On apprend aussi en se spécialisant : des ateliers et des conférences proposent d’aller plus loin dans des domaines ou des notions mathématiques, ou d’interroger la logique ou le langage de façon pointue. Chacun choisit ce qu’il veut, prend ce qu’il veut dans le programme. Il y en a pour tous les goûts, pour toutes les énergies, pour tous les projets. On apprend aussi où en sont les réformes actuelles, ce qui se profile, comment fonctionne un niveau d’enseignement qui n’est pas le nôtre, on entend les avis des un(e)s et des autres. On fait des maths, au pluriel. Mes maths, vos maths, nos maths.
S’équiper
Quand on va aux Journées, on est équipé en arrivant : chaque congressiste reçoit le sac des Journées, différent chaque année, déjà garni de matériel et de lecture. Mais on réserve aussi du temps pour « passer aux stands » : des éditeurs, des fabricants de calculatrices, de jeux pédagogiques, des concepteurs de dispositifs didactiques qui sont là, pendant toutes les Journées, pour montrer leur travail et faire découvrir leurs productions. On repart donc avec des ressources plein la valise, pour mieux faire réussir nos élèves et nos étudiant(e)s, ou pour nous, pour développer nos compétences. Cette fantastique fourmilière est souriante et chamarrée, à l’image de l’association.
Se projeter
Quand on a fait de belles rencontres mathématiques, appris de nouveaux savoirs pédagogiques, didactiques ou autrement culturels, qu’on a déniché LA ressource (ou plutôt LES ressources, en général…) qui nous manquait ou qu’on ignorait, qu’on se sent faire partie d’un collectif tout sauf prescriptif, que se passe-t-il ? On se projette.

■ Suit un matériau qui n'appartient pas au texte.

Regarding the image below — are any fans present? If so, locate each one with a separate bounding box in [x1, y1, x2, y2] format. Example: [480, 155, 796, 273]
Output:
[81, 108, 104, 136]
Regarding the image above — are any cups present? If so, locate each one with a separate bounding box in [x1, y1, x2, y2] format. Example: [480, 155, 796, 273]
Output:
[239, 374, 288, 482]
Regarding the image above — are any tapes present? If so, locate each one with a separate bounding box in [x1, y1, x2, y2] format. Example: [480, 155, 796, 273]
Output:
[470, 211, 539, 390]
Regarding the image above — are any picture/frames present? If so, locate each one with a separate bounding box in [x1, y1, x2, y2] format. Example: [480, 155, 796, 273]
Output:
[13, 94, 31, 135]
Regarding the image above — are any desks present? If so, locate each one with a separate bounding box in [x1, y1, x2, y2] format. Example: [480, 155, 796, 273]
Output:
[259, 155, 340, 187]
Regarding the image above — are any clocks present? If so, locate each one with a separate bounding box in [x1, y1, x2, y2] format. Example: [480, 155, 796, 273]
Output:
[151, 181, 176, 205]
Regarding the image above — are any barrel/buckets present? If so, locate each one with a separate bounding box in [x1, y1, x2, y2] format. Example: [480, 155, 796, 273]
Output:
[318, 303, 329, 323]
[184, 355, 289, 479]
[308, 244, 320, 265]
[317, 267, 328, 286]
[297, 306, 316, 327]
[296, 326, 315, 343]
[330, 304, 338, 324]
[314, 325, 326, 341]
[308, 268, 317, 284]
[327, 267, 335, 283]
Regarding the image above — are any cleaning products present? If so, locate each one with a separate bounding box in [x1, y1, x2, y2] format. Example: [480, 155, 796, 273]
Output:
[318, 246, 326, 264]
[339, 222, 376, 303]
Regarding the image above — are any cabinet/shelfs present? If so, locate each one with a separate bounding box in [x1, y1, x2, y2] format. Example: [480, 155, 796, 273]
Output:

Du petit projet pour le jour de la rentrée au projet pédagogique de grande ampleur, d’une nouvelle collaboration à une idée de transformation professionnelle, l’avenir est plus grand, plus ouvert à des possibles. On peut aussi se projeter dans l’association : adhérer (car on peut aller aux Journées sans être adhérent, bien sûr !), s’engager dans un groupe de production de ressources, dans la vie associative de l’APMEP, à sa mesure.
S’amuser
Alors oui, ces centaines de personnes font des maths sur leurs premiers jours de vacances. Vu de l’extérieur, peut-être cela vous paraît-il encore étrange ou décalé, malgré ce que vous venez de lire… Moi qui écris ces lignes, je sautillais en expliquant à mes collègues perplexes que je partais aux Journées. Je sautillais car je savais que j’allais y puiser de l’énergie, y respirer une grande bouffée d’air, mais pas seulement : nous visitons la région grâce aux organisateurs, nous dégustons les spécialités locales, nous partageons un certain nombre d’apéros.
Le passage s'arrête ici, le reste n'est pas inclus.